Exploring IMDB Ratings Between Spielberg and Burton
IMDB ratings: Differences between directors
To explore whether the mean IMDB rating for Steven Spielberg and Tim Burton are the same or not. We calculate the confidence intervals for the mean ratings of these two directors and see they overlap.
movies <- read_csv(here::here("data", "movies.csv"))
##
## ── Column specification ────────────────────────────────────────────────────────
## cols(
## title = col_character(),
## genre = col_character(),
## director = col_character(),
## year = col_double(),
## duration = col_double(),
## gross = col_double(),
## budget = col_double(),
## cast_facebook_likes = col_double(),
## votes = col_double(),
## reviews = col_double(),
## rating = col_double()
## )
glimpse(movies)
## Rows: 2,961
## Columns: 11
## $ title <chr> "Avatar", "Titanic", "Jurassic World", "The Avenge…
## $ genre <chr> "Action", "Drama", "Action", "Action", "Action", "…
## $ director <chr> "James Cameron", "James Cameron", "Colin Trevorrow…
## $ year <dbl> 2009, 1997, 2015, 2012, 2008, 1999, 1977, 2015, 20…
## $ duration <dbl> 178, 194, 124, 173, 152, 136, 125, 141, 164, 93, 1…
## $ gross <dbl> 760505847, 658672302, 652177271, 623279547, 533316…
## $ budget <dbl> 2.37e+08, 2.00e+08, 1.50e+08, 2.20e+08, 1.85e+08, …
## $ cast_facebook_likes <dbl> 4834, 45223, 8458, 87697, 57802, 37723, 13485, 920…
## $ votes <dbl> 886204, 793059, 418214, 995415, 1676169, 534658, 9…
## $ reviews <dbl> 3777, 2843, 1934, 2425, 5312, 3917, 1752, 1752, 35…
## $ rating <dbl> 7.9, 7.7, 7.0, 8.1, 9.0, 6.5, 8.7, 7.5, 8.5, 7.2, …
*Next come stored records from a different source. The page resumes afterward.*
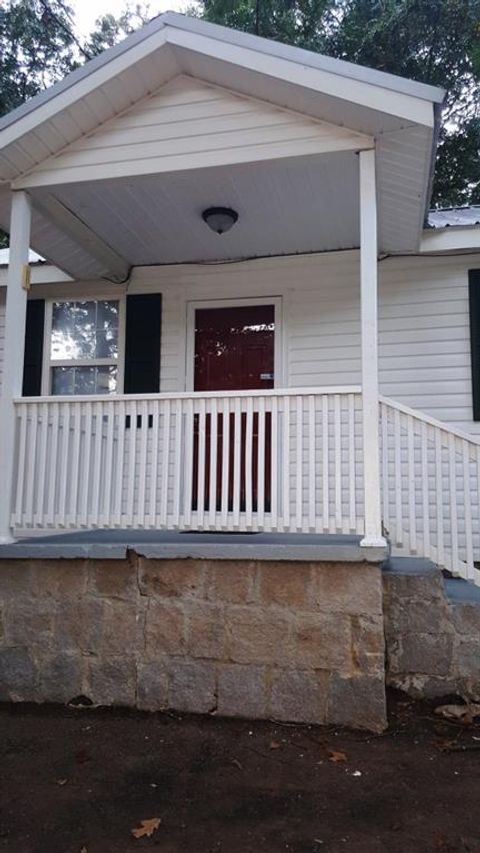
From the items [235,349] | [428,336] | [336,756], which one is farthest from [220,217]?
[336,756]

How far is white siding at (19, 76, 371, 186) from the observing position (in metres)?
3.96

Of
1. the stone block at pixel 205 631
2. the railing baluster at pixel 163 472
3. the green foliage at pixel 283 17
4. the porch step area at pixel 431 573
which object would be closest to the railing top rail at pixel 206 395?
the railing baluster at pixel 163 472

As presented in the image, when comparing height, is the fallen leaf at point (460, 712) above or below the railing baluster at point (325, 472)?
below

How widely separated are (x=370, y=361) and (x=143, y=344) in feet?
8.82

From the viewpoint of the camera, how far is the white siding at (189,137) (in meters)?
3.96

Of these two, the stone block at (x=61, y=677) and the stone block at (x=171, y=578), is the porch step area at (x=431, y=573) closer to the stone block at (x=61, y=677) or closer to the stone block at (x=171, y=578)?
the stone block at (x=171, y=578)

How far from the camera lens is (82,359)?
602 cm

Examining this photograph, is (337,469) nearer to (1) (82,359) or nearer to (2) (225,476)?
(2) (225,476)

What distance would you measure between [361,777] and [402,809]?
301mm

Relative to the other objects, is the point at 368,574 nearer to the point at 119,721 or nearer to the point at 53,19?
the point at 119,721

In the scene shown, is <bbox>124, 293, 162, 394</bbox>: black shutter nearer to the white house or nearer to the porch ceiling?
the white house

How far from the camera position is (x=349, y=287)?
219 inches

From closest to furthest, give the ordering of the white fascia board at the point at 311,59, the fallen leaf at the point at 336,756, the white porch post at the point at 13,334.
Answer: the fallen leaf at the point at 336,756 < the white fascia board at the point at 311,59 < the white porch post at the point at 13,334

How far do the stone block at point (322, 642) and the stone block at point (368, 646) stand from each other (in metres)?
0.04
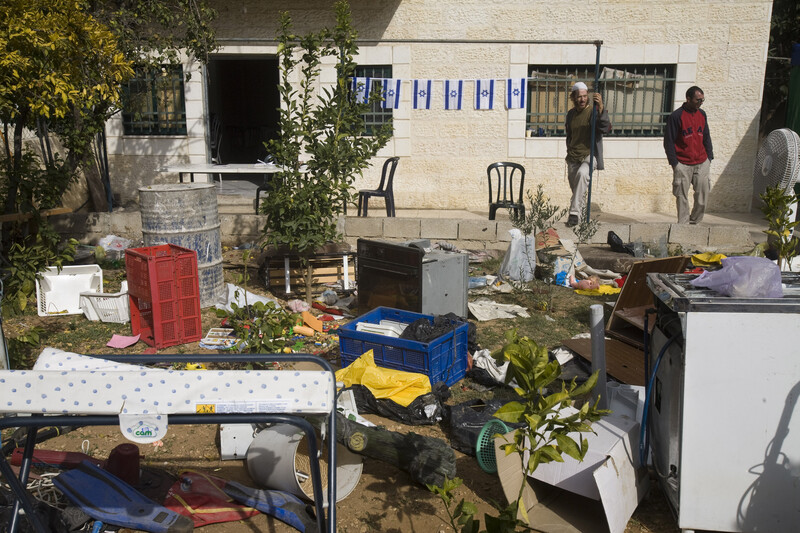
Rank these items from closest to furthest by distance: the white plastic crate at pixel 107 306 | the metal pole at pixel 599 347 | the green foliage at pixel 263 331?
the metal pole at pixel 599 347 < the green foliage at pixel 263 331 < the white plastic crate at pixel 107 306

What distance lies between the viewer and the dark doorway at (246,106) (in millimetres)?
17703

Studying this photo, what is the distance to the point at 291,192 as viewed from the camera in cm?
745

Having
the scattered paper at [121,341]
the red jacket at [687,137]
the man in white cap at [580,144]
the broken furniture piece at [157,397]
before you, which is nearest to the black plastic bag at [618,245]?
the man in white cap at [580,144]

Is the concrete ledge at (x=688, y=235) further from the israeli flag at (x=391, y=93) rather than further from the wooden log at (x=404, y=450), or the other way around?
the wooden log at (x=404, y=450)

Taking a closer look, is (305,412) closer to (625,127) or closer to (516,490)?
(516,490)

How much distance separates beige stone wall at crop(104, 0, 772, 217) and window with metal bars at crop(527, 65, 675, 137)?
0.21 meters

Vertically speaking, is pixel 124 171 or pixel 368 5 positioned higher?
pixel 368 5

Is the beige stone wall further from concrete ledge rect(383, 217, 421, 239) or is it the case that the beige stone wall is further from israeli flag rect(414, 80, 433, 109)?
concrete ledge rect(383, 217, 421, 239)

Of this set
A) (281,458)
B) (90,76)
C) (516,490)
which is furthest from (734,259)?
(90,76)

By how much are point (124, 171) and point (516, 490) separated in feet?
35.5

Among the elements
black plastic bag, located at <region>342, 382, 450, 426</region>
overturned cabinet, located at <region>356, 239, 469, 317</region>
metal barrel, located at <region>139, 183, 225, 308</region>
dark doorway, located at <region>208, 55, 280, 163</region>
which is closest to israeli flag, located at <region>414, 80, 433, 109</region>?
metal barrel, located at <region>139, 183, 225, 308</region>

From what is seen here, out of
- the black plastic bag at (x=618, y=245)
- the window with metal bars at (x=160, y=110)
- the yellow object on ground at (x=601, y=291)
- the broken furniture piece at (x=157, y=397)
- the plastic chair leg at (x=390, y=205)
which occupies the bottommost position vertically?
the yellow object on ground at (x=601, y=291)

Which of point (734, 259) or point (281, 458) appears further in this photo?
point (281, 458)

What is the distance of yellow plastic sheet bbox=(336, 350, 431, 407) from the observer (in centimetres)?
483
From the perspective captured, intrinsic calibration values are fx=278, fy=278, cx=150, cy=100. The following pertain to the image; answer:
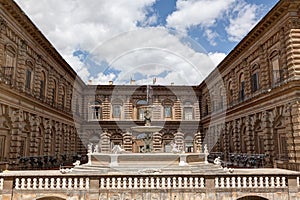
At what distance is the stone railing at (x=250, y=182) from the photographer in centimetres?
1153

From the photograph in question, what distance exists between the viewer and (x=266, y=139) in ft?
64.4

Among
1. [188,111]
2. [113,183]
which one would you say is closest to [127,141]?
[188,111]

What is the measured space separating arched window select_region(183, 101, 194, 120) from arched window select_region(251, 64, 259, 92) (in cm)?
1708

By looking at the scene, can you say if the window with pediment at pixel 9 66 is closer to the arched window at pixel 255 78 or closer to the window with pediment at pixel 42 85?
the window with pediment at pixel 42 85

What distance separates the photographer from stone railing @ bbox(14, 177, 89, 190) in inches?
444

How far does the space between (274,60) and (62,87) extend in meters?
21.0

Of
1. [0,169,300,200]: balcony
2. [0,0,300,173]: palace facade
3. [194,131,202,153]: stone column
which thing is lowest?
[0,169,300,200]: balcony

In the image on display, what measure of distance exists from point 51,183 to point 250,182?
26.8ft

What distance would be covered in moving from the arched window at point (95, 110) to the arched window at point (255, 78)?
21842 mm

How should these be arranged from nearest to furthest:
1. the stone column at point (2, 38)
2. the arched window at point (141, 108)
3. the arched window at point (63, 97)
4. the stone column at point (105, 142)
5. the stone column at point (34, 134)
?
the stone column at point (2, 38)
the stone column at point (34, 134)
the arched window at point (63, 97)
the stone column at point (105, 142)
the arched window at point (141, 108)

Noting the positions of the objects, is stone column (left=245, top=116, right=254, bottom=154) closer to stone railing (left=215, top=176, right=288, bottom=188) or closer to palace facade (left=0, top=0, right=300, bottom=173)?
palace facade (left=0, top=0, right=300, bottom=173)

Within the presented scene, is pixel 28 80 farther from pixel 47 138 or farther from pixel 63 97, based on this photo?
pixel 63 97

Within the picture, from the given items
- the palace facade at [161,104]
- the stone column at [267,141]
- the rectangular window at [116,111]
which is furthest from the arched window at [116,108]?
the stone column at [267,141]

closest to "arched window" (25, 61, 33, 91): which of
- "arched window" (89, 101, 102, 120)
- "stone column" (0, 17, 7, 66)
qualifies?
"stone column" (0, 17, 7, 66)
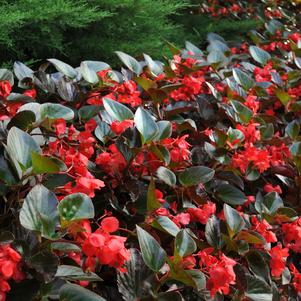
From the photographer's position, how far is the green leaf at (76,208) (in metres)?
0.95

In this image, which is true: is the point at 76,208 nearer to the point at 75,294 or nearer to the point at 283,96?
the point at 75,294

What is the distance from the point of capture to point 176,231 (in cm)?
114

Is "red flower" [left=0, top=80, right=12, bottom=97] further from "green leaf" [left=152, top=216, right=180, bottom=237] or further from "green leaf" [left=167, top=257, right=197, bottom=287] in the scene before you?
"green leaf" [left=167, top=257, right=197, bottom=287]

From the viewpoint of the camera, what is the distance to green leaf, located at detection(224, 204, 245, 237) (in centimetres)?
121

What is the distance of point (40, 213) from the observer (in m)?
0.93

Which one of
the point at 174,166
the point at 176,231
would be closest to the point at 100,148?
the point at 174,166

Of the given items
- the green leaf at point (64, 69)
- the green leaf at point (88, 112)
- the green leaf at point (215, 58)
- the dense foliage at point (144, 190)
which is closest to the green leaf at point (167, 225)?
the dense foliage at point (144, 190)

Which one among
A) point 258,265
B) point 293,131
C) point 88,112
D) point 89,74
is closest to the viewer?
point 258,265

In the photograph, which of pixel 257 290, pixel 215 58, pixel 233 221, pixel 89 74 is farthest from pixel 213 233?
pixel 215 58

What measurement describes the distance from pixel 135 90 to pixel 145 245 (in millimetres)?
783

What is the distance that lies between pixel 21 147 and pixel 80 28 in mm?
1568

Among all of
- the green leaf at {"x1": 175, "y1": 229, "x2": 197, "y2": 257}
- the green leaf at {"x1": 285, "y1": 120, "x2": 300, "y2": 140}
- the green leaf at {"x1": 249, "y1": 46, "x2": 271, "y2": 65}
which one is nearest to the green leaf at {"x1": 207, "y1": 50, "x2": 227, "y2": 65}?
the green leaf at {"x1": 249, "y1": 46, "x2": 271, "y2": 65}

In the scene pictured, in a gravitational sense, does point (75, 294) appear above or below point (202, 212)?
above

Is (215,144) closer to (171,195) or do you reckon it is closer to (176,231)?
(171,195)
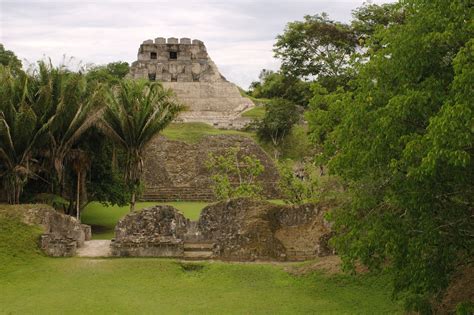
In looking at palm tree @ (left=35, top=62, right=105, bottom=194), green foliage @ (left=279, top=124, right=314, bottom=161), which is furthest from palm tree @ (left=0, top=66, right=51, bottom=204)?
green foliage @ (left=279, top=124, right=314, bottom=161)

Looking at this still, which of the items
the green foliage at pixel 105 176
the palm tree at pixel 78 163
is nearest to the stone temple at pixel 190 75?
the green foliage at pixel 105 176

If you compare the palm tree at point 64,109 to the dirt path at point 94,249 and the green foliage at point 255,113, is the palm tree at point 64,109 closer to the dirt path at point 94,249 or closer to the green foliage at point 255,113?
the dirt path at point 94,249

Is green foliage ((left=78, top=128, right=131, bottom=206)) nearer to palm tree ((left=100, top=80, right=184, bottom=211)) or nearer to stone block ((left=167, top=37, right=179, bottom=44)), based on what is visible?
palm tree ((left=100, top=80, right=184, bottom=211))

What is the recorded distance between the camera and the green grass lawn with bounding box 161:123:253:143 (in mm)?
35441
burton_spielberg <- movies %>%
filter(director %in% c("Steven Spielberg", "Tim Burton")) %>%
group_by(director) %>%
summarise(mean=mean(rating),
count=n(),
t_critical = qt(0.975, count-1),
se = sd(rating)/sqrt(count),
margin_of_error = t_critical*se,
lower_ci = mean - margin_of_error,
higher_ci = mean + margin_of_error)
burton_spielberg
## # A tibble: 2 x 8
## director mean count t_critical se margin_of_error lower_ci higher_ci
## <chr> <dbl> <int> <dbl> <dbl> <dbl> <dbl> <dbl>
## 1 Steven Spielb… 7.57 23 2.07 0.145 0.301 7.27 7.87
## 2 Tim Burton 6.93 16 2.13 0.187 0.399 6.53 7.33
We calculate the mean, t-critical and confidence intervals for the mean ratings.
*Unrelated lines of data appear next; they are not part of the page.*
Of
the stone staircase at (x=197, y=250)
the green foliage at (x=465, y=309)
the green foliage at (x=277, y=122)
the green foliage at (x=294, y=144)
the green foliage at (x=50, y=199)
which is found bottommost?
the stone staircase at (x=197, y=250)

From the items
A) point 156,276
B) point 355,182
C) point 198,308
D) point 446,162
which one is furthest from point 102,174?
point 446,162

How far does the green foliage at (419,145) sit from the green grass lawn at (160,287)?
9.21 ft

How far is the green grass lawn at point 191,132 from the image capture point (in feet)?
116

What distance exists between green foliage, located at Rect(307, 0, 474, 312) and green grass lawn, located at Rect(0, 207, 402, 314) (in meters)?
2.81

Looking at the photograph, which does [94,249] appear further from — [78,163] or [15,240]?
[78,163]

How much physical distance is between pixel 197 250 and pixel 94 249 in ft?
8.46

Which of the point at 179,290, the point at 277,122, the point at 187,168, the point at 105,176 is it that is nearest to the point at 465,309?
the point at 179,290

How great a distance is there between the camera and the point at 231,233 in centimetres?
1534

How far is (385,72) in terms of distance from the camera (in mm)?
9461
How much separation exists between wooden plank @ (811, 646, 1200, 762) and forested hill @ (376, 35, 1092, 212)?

plot <- ggplot(burton_spielberg, aes(x=mean, y=reorder(director, mean), colour = director))+
geom_errorbar(width = 0.05, aes(xmin = lower_ci, xmax = higher_ci), size = 2)+
geom_point(aes(x=mean), size = 5)+
geom_rect(aes(xmin = max(lower_ci), xmax = min(higher_ci), ymin = Inf, ymax = Inf),
fill="gray", colour="gray",alpha = 0.3)+
theme_bw() +
geom_text(aes(x=mean, label = round(mean, digits=2)),
size = 8, vjust = 2, color = "black")+
geom_text(aes(x=lower_ci, label=round(lower_ci,digits=2)),
size = 6, vjust = 2, color = "black")+
geom_text(aes(x=higher_ci, label=round(higher_ci,digits=2)),
size = 6, vjust = 2, colour = "black")+
labs(title = "Do Spielberg ad Burton have the same IMDB ratings?",
subtitle = "95% confidence intervals overlap", x="Mean IMDB Rating", y="")+
theme(plot.title=element_text(size=12,face="bold"),
axis.text = element_text(size=10),
legend.position = "none")
plot

Hypothesis Testing: Null Hypothesis H0: Difference of avergae ratings of Spielberg and Burton equals 0 Alternative Hypothesis H1: Difference in Means not equal to 0.
testrating <- movies %>%
filter(director %in% c("Steven Spielberg", "Tim Burton")) %>%
select(director, rating)
t.test(testrating$rating ~ testrating$director)
##
## Welch Two Sample t-test
##
## data: testrating$rating by testrating$director
## t = 2.7144, df = 30.812, p-value = 0.01078
## alternative hypothesis: true difference in means between group Steven Spielberg and group Tim Burton is not equal to 0
## 95 percent confidence interval:
## 0.1596624 1.1256637
## sample estimates:
## mean in group Steven Spielberg mean in group Tim Burton
## 7.573913 6.931250
We test the difference between means of the two directors, and the t-stat value equals 3 while the p-value is 0.01. The confidence interval is [0.16,1.13] and does not contain the value 0. The t-statistics value is greater than 2, p-value < 5% and 0 lies outside the confidence interval, therefore we reject H0.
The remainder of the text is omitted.